Rohingya refugees from Myanmar is suing Facebook for over $150 billion, alleging that the social media platform failed to act against hate speech that fueled real-world violence against the minority in the region.
“Facebook is like a robot programmed with a singular mission: to grow. And the undeniable reality is that Facebook’s growth, fueled by hate, division, and misinformation, has left hundreds of thousands of devastated Rohingya lives in its wake,” the lawsuit, filed in California superior court on Dec. 6, alleged.
The plaintiff will seek to apply Burmese law to the claims to circumvent the Communications Decency Act in the U.S. that legally protects tech companies from content posted by users.
The 71-page complaint cited an investigation by the United Nations Independent International Fact-Finding Mission on Myanmar that found that Facebook had a “determining role” in the genocide of Rohingya Muslims.
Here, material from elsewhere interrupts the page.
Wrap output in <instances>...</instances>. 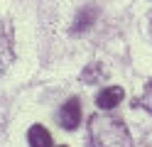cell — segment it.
I'll use <instances>...</instances> for the list:
<instances>
[{"instance_id": "4", "label": "cell", "mask_w": 152, "mask_h": 147, "mask_svg": "<svg viewBox=\"0 0 152 147\" xmlns=\"http://www.w3.org/2000/svg\"><path fill=\"white\" fill-rule=\"evenodd\" d=\"M123 88L120 86H106L103 91L96 96V105L101 108V110H113L118 103H123Z\"/></svg>"}, {"instance_id": "6", "label": "cell", "mask_w": 152, "mask_h": 147, "mask_svg": "<svg viewBox=\"0 0 152 147\" xmlns=\"http://www.w3.org/2000/svg\"><path fill=\"white\" fill-rule=\"evenodd\" d=\"M98 17V10L96 7H83L79 15H76V22H74V32H86V29L96 22Z\"/></svg>"}, {"instance_id": "9", "label": "cell", "mask_w": 152, "mask_h": 147, "mask_svg": "<svg viewBox=\"0 0 152 147\" xmlns=\"http://www.w3.org/2000/svg\"><path fill=\"white\" fill-rule=\"evenodd\" d=\"M150 34H152V12H150Z\"/></svg>"}, {"instance_id": "2", "label": "cell", "mask_w": 152, "mask_h": 147, "mask_svg": "<svg viewBox=\"0 0 152 147\" xmlns=\"http://www.w3.org/2000/svg\"><path fill=\"white\" fill-rule=\"evenodd\" d=\"M79 123H81V103L79 98H69L59 110V125L66 130H76Z\"/></svg>"}, {"instance_id": "3", "label": "cell", "mask_w": 152, "mask_h": 147, "mask_svg": "<svg viewBox=\"0 0 152 147\" xmlns=\"http://www.w3.org/2000/svg\"><path fill=\"white\" fill-rule=\"evenodd\" d=\"M15 52H12V29L7 22L0 20V71H5L12 64Z\"/></svg>"}, {"instance_id": "10", "label": "cell", "mask_w": 152, "mask_h": 147, "mask_svg": "<svg viewBox=\"0 0 152 147\" xmlns=\"http://www.w3.org/2000/svg\"><path fill=\"white\" fill-rule=\"evenodd\" d=\"M59 147H66V145H59Z\"/></svg>"}, {"instance_id": "1", "label": "cell", "mask_w": 152, "mask_h": 147, "mask_svg": "<svg viewBox=\"0 0 152 147\" xmlns=\"http://www.w3.org/2000/svg\"><path fill=\"white\" fill-rule=\"evenodd\" d=\"M88 137L93 147H132V137L125 123L115 115L96 113L88 120Z\"/></svg>"}, {"instance_id": "5", "label": "cell", "mask_w": 152, "mask_h": 147, "mask_svg": "<svg viewBox=\"0 0 152 147\" xmlns=\"http://www.w3.org/2000/svg\"><path fill=\"white\" fill-rule=\"evenodd\" d=\"M27 142L32 147H52V135L47 127L42 125H32L30 130H27Z\"/></svg>"}, {"instance_id": "8", "label": "cell", "mask_w": 152, "mask_h": 147, "mask_svg": "<svg viewBox=\"0 0 152 147\" xmlns=\"http://www.w3.org/2000/svg\"><path fill=\"white\" fill-rule=\"evenodd\" d=\"M137 105H142L147 113H152V81H147L145 91H142V96L137 98Z\"/></svg>"}, {"instance_id": "7", "label": "cell", "mask_w": 152, "mask_h": 147, "mask_svg": "<svg viewBox=\"0 0 152 147\" xmlns=\"http://www.w3.org/2000/svg\"><path fill=\"white\" fill-rule=\"evenodd\" d=\"M103 76H106V71H103V66H101V64H88V69L81 74V78H83L86 83H98Z\"/></svg>"}]
</instances>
The complaint also cited “thousands” of anti-Rohingya Facebook posts such as those “likening the Rohingya to animals, calling for Rohingya to be killed, describing the Rohingya as foreign invaders, and falsely accusing Rohingya of heinous crimes.”
In 2018, Facebook — now Meta — admitted in a blog post that it did not do “enough to help prevent our platform from being used to foment division and incite offline violence” following a report by independent non-profit organization Business for Social Responsibility.
However, the lawsuit criticized the blog post as an “underwhelming response” that “failed to capture… what it had had done and the role it played.”